## TASK A
Retype the Dostoevsky passage word for word, starting at "In each of the" and ending at "the text itself.".

Ivan Nikolaevitch Kramskoy (1837-1887), portrait of an
old man.
Dostoevsky experienced humiliating infirmities, such as epilepsy or
addiction to gambling. His life was marked by terrible trials: a father
murdered by his peasants, a death sentence followed by a mock execution, the penal
colony, debts, etc. It was probably his own experience of suffering that shaped
the way he glances at the marginalized, the humiliated, the rejected.
In each of the great novels of maturity – that Svetlana Geier calls
nicely the “five elephants” – Dostoevsky depicts one or the other figure of
drunkard, of madman, of sick or disabled person. Take for instance Marmeladov,
in Crime and Punishment, Hippolyte Terentyev and General Ivolgin, in The
Idiot, the poor Olia, in The Adolescent, Maria Timofeevna, in Demons,
or “Stinking” Lizaveta , in The Brothers Karamazov.
During the next few weeks (or months...), I will try to depict some of
these figures. As usually, I shall do it appealing mostly to the text itself.
My main purpose is to awaken the desire to read – or read again – these
wondeful books of the great Fyodor. Those who do it will come forth grown,
matured, called for more respect and compassion for their fellow human. Some
will even find seeds of the Gospel and assurance that their thirst for
redemption is not unfounded.
Christian Bobin – another writer that I love – has subtly expressed the
feeling experienced by the reader of the great Russian: “I never met
worshipers of Dostoevsky, but people who had been burned by that reading. He
speaks of souls as the issue of a battle (...) Dostoevsky is a living. It's a
burst of pure life, like a spark jumping from the fire. This pure life of fire sends
a spark which jumps into the book. Then, it becomes a mere instrument for
living”.

## TASK B
Repeat the entries verbatim, starting at the line that contains "Given what the" and ending at the last of the entries. Leave out the pictures.

## SOURCE MATERIAL
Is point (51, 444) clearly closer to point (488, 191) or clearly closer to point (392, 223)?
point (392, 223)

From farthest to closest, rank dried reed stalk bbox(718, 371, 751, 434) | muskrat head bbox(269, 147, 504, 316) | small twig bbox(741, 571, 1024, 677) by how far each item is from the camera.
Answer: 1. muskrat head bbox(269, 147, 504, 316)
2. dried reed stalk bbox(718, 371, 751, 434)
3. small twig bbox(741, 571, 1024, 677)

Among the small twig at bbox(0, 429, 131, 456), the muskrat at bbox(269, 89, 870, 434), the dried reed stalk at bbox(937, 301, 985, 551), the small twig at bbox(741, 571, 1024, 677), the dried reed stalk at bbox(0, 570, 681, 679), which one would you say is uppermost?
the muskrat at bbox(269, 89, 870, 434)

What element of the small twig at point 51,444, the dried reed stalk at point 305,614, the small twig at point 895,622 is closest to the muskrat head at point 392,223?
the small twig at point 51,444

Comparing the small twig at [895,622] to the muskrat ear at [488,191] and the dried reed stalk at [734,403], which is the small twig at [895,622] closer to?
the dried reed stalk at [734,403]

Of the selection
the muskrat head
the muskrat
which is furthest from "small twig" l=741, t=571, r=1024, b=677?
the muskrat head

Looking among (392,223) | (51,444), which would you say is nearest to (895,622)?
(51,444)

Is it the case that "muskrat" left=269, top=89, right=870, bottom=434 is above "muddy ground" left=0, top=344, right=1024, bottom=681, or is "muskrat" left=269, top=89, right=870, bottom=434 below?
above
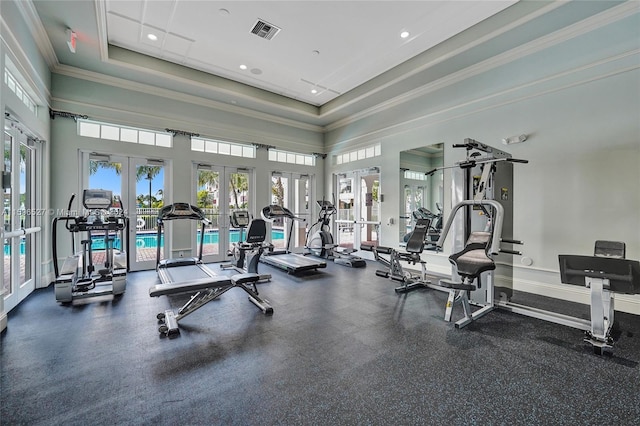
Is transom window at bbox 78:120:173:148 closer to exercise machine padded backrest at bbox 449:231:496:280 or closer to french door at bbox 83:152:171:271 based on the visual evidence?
french door at bbox 83:152:171:271

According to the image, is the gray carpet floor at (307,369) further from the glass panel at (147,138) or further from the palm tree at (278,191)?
the palm tree at (278,191)

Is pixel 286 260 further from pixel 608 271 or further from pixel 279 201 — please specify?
pixel 608 271

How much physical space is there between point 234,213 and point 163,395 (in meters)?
4.30

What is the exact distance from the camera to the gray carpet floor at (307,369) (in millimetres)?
1880

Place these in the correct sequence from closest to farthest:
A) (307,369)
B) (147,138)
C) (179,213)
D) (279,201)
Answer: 1. (307,369)
2. (179,213)
3. (147,138)
4. (279,201)

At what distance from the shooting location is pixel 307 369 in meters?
2.40

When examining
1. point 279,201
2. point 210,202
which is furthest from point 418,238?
point 210,202

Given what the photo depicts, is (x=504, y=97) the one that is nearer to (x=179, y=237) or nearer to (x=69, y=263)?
(x=179, y=237)

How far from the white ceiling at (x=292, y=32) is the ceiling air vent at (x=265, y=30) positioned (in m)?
0.07

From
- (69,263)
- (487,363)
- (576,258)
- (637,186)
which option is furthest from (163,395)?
(637,186)

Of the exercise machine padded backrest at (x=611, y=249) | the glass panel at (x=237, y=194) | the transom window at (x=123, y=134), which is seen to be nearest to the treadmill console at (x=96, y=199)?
the transom window at (x=123, y=134)

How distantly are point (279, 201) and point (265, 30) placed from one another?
177 inches

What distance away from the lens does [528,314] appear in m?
3.57

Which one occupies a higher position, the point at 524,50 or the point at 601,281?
the point at 524,50
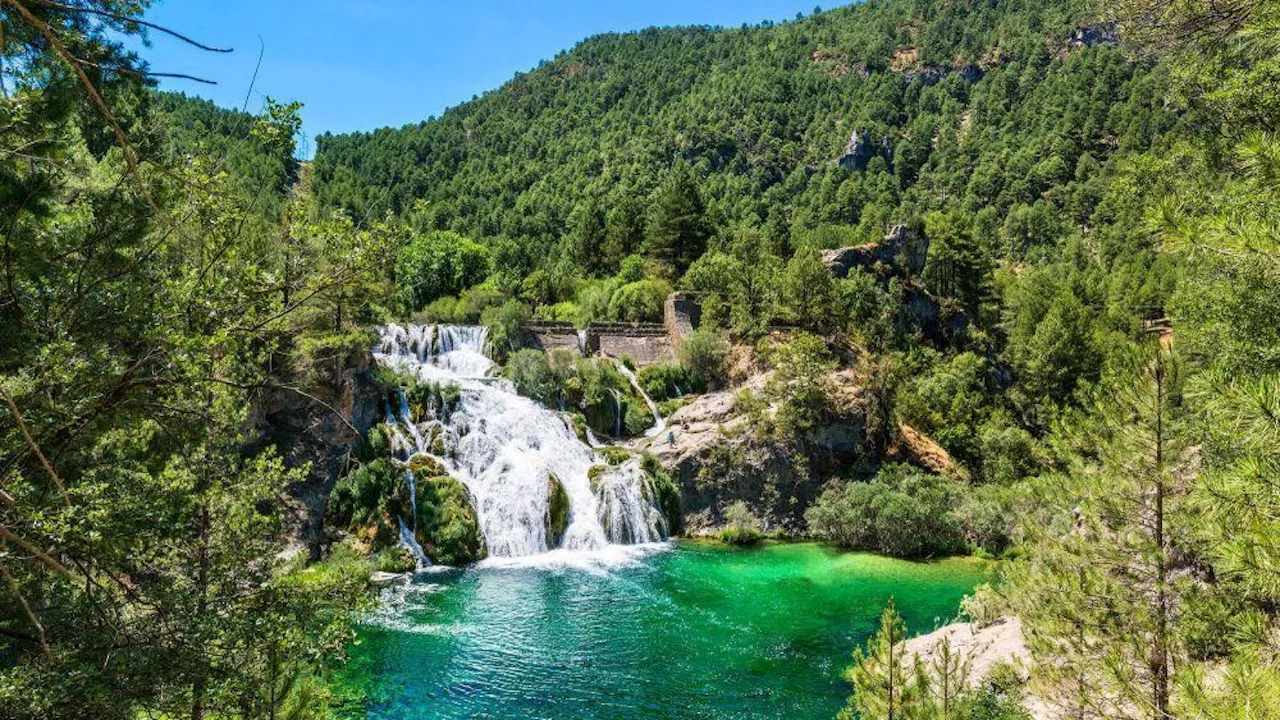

## REPLY A
In each of the great novels of maturity – that Svetlana Geier calls
nicely the “five elephants” – Dostoevsky depicts one or the other figure of
drunkard, of madman, of sick or disabled person. Take for instance Marmeladov,
in Crime and Punishment, Hippolyte Terentyev and General Ivolgin, in The
Idiot, the poor Olia, in The Adolescent, Maria Timofeevna, in Demons,
or “Stinking” Lizaveta , in The Brothers Karamazov.
During the next few weeks (or months...), I will try to depict some of
these figures. As usually, I shall do it appealing mostly to the text itself.

## REPLY B
Given what the photo depicts, is (x=504, y=97) the one that is nearer to (x=179, y=237) or nearer to (x=69, y=263)?
(x=179, y=237)

How far from the white ceiling at (x=292, y=32) is the ceiling air vent at (x=265, y=30) positioned (in m)?
0.07

From
- (69,263)
- (487,363)
- (576,258)
- (637,186)
which option is furthest from (163,395)?
(637,186)

Of the exercise machine padded backrest at (x=611, y=249) | the glass panel at (x=237, y=194) | the transom window at (x=123, y=134), which is seen to be nearest to the treadmill console at (x=96, y=199)?
the transom window at (x=123, y=134)

How distantly are point (279, 201) and point (265, 30) placed from one another?
177 inches

What distance away from the lens does [528,314] appear in m?
3.57

Which one occupies a higher position, the point at 524,50 or the point at 601,281?
the point at 524,50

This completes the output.